Benicia racer has rough time getting to Thunderhill
By Keri Luiz
Assistant Editor
Things didn’t go smoothly at Thunderhill Raceway Park in Willows last weekend for Benicia Legends driver Phil Joy.
Anything but.
The trouble started Friday as Joy was on his way to the track to compete in the National Auto Sport Association’s (NASA) Northern California Golden Masters racing series. His main car, a white coupe bearing the No. 47, had gotten new brakes at Radeuchel Performance Motorsports in Oakdale, and he picked it up on the way to Thunderhill.
About halfway to Willows, driving a borrowed truck that pulled the trailer carrying the No. 47, “the lights started dimming a little. I changed the high beams, and about two seconds later the whole front started smoking,” Joy said.
The wiring harness of the truck had come into contact with the battery and shorted out the electrical system. “Here it is 10 o’clock at night over on the side of the freeway, nobody around,” he said. Joy had to walk about a mile to pick up a couple rolls of electrical tape, then do some night-time patchwork on the truck.
“I got to the track at around midnight,” he said.
Saturday morning at the track started out like a typical race weekend. “We were fastest in practice. The brakes were working good, trying to break them in.”
During qualifying, however, “I come out on the straightaway, and I hit it hard — “ and he heard a loud, grinding noise.
Joy limped the car back to the pit area. “I thought it was the rear end with the way it ground, so we pull out the axle, pull out the rear end. Started working on the engine, found out it was some big bearing in the motor,” he said.
It wasn’t the sort of thing that could be fixed in time to race. And Joy, for once, had not brought his backup car. It was back in Benicia.
“The one time I didn’t bring the other car!” he said of his dark-blue No. 47 sedan.
Joy missed Saturday’s race. He brought the white car back to Benicia and picked up the blue car, then drove back north with his own truck, “thinking, ‘I’m not going to have any more problems,’” he said.
But fate had other ideas.
“I get out on 680 and blow a tire!” he said. “Of course the spare I (had taken) out because I had all this other stuff in there.

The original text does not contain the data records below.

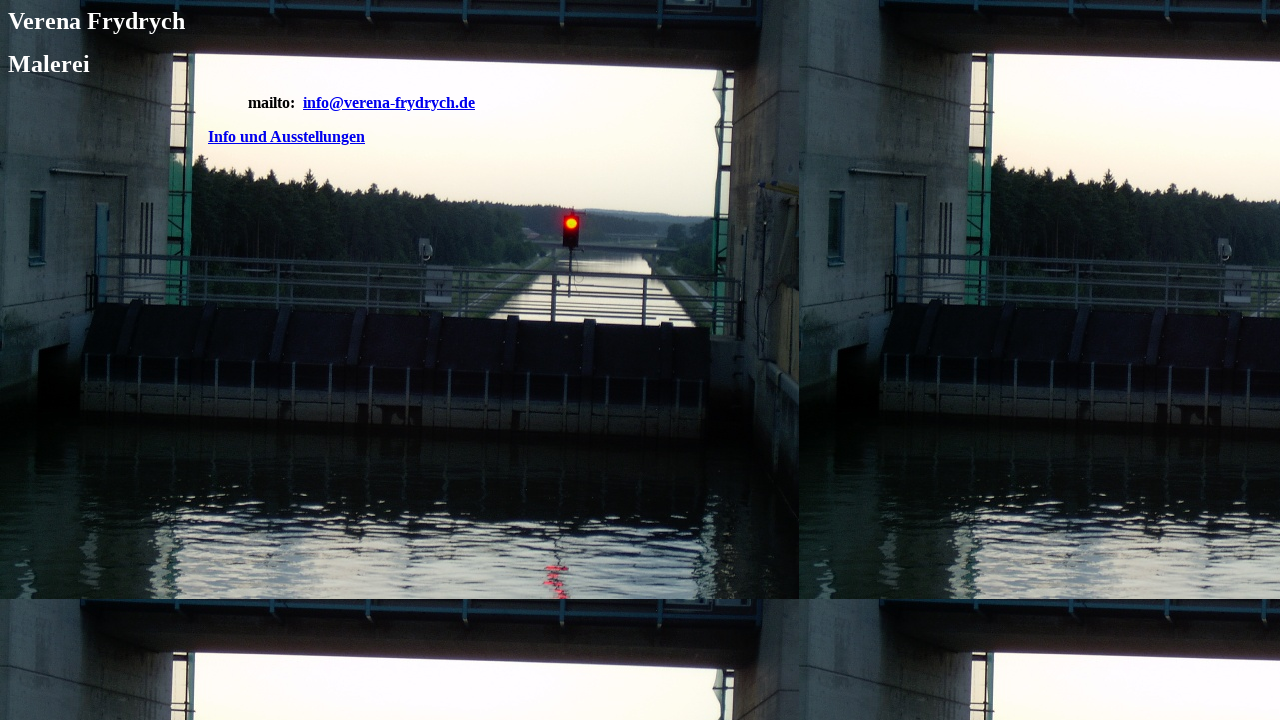

--- FILE ---
content_type: text/html
request_url: http://verena-frydrych.de/kontakt.htm
body_size: 1778
content:
<html>

<head>
<meta http-equiv="Content-Language" content="de">
<meta http-equiv="Content-Type" content="text/html; charset=windows-1252">
<title>Kontakt Verena Frydrych Malerei</title>
<base target="_top">
<meta name="keywords" content="Verena Frydrych, Verena Mueller, Verena Muller, Malerei, Kunst, Bizerte, Dakar, Gambia, Darmstadt, Atelier" />
<meta name="description" content="Verena Frydrych, Verena Mueller, Verena Muller, Malerei, Kunst, Bizerte, Dakar, Gambia, Darmstadt, Atelier" />
<meta name="classification" content="Verena Frydrych, Verena Mueller, Verena Muller, Malerei, Kunst, Bizerte, Dakar, Gambia, Darmstadt, Atelier " />



</head>

<body background="images/ecluse.jpg">

<p><b><font face="Trebuchet MS" color="#FFFFFF" size="5">Verena 
Frydrych</font></b></p>
<p><b> <font face="Trebuchet MS" color="#FFFFFF" size="5">Malerei</font></b> </p>
<blockquote>
  <blockquote>
    <blockquote>
      <blockquote>
        <blockquote>
          <blockquote>
            <p><b><font face="Trebuchet MS">mailto:&nbsp; <a href="mailto:info@verena-frydrych.de">info@verena-frydrych.de</a></font></b></p>
          </blockquote>
        </blockquote>
      </blockquote>
    </blockquote>
  </blockquote>
</blockquote>
<p><font face="Trebuchet MS">&nbsp;&nbsp;&nbsp;&nbsp;&nbsp;&nbsp;&nbsp;&nbsp;&nbsp;&nbsp;&nbsp;&nbsp;&nbsp;&nbsp;&nbsp;&nbsp;&nbsp;&nbsp;&nbsp;&nbsp;&nbsp;&nbsp;&nbsp;&nbsp;&nbsp;&nbsp;&nbsp;&nbsp;&nbsp;&nbsp;&nbsp;&nbsp;&nbsp;&nbsp;&nbsp;&nbsp;&nbsp;&nbsp;&nbsp;&nbsp;&nbsp;&nbsp;&nbsp;&nbsp;&nbsp;&nbsp;&nbsp;&nbsp;&nbsp;<strong>&nbsp;<a href="info.htm" target="_blank">Info 
  und Ausstellungen</a> &nbsp;&nbsp;&nbsp;</strong>&nbsp;&nbsp;&nbsp;&nbsp;&nbsp;&nbsp;&nbsp;&nbsp;&nbsp;&nbsp;&nbsp;&nbsp; 
  <b>&nbsp;</b></font></p>

</body>

</html>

“I called somebody, who came and got me, got the spare, put on the spare … Got back up there at 10 o’clock at night.”
Sunday morning, he practiced fast in the blue No. 47 and qualified fastest in his Master Class.
Then two other drivers dropped out.
“Now we had a ghost,” he said. “They call it ghost because if you have less than five (drivers in a class), you don’t get first-place points.”
But after all he had been through, he wasn’t going to skip the race. And he had good speed during the first few laps.
“I was playing with the Pro (driver) thinking, ‘OK, I could get him here, OK, I could get him there,’” he said. Then a Thunder Roadster blew an oil line on Turn 10, which caused the race to be run under caution for 13 laps.
Joy had missed his window.
“I learned two things. When you have a chance, grab it, don’t wait. If I had passed him for the overall win, I would have been sitting pretty.” And, “don’t try your last-lap strategy two laps before the checkered flag, because then the competition knows what you’re going to do.”
Joy finished second overall and first in his class. But even with the adversity, he kept his lead in the NASA Golden Masters class.
A third thing Joy learned: Don’t leave the blue car at home.
“I’ve been looking at how to modify the trailer to carry two cars,” he said.
NASA’s next race will be June 15-16 at Sonoma Raceway.
It’s a much shorter drive.
“I’m glad we’re back at Sonoma next month,” Joy said.